• Supplied passage

Helicopters Magazine

Features Procedures Safety & Training
The New Frontier

May 8, 2012  By Michael Bellamy

There is a growing tendency from high-profile customers to stipulate increasing pilot-hour requirements from helicopter charter companies.


There is a growing tendency from high-profile customers to stipulate increasing pilot-hour requirements from helicopter charter companies. These rigid requirements are often the result of aviation consultants who are more familiar with fixed-wing operations, and who, by introducing them, are defeating the very foundation with which they are charged – safe and efficient helicopter operations for the client now and in the future. By increasing the experience level for even the most undemanding charter flights, they are rapidly eliminating future resources as more and more senior pilots look to retirement.

• Source data

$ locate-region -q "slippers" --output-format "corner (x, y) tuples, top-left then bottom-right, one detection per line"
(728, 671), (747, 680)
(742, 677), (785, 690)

• Tasks to complete
1. Name every section category listed above the headline in the helicopter charter article.
2. Retype the stretch of the helicopter charter article from "May 8, 2012  By" through "look to retirement.".

• Responses
1.
Features
Procedures
Safety & Training

2.
May 8, 2012  By Michael Bellamy

There is a growing tendency from high-profile customers to stipulate increasing pilot-hour requirements from helicopter charter companies.


There is a growing tendency from high-profile customers to stipulate increasing pilot-hour requirements from helicopter charter companies. These rigid requirements are often the result of aviation consultants who are more familiar with fixed-wing operations, and who, by introducing them, are defeating the very foundation with which they are charged – safe and efficient helicopter operations for the client now and in the future. By increasing the experience level for even the most undemanding charter flights, they are rapidly eliminating future resources as more and more senior pilots look to retirement.